基于图片的空间问题:
================

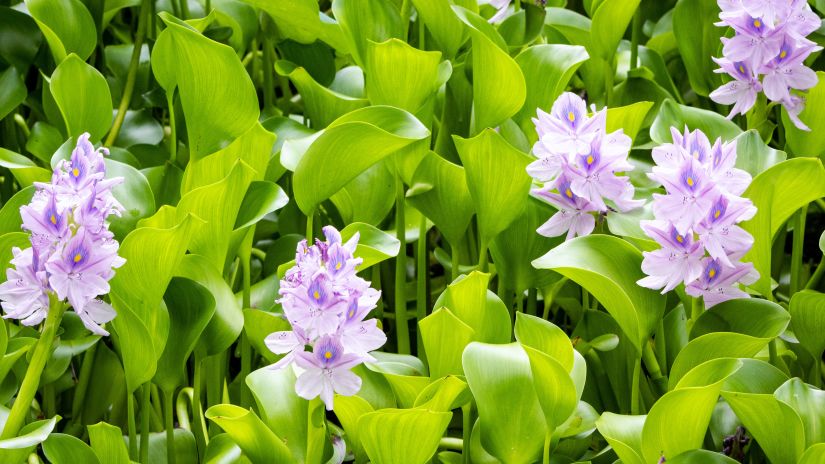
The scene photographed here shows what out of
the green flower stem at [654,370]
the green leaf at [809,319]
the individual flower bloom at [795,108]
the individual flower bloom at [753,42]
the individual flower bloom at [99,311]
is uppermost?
the individual flower bloom at [753,42]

================

任务目标:
请改写上述全部记录，将"uppermost"替换为"highest"，其余内容一律不变，答复中不要包含图片。

输出结果:
The scene photographed here shows what out of
the green flower stem at [654,370]
the green leaf at [809,319]
the individual flower bloom at [795,108]
the individual flower bloom at [753,42]
the individual flower bloom at [99,311]
is highest?
the individual flower bloom at [753,42]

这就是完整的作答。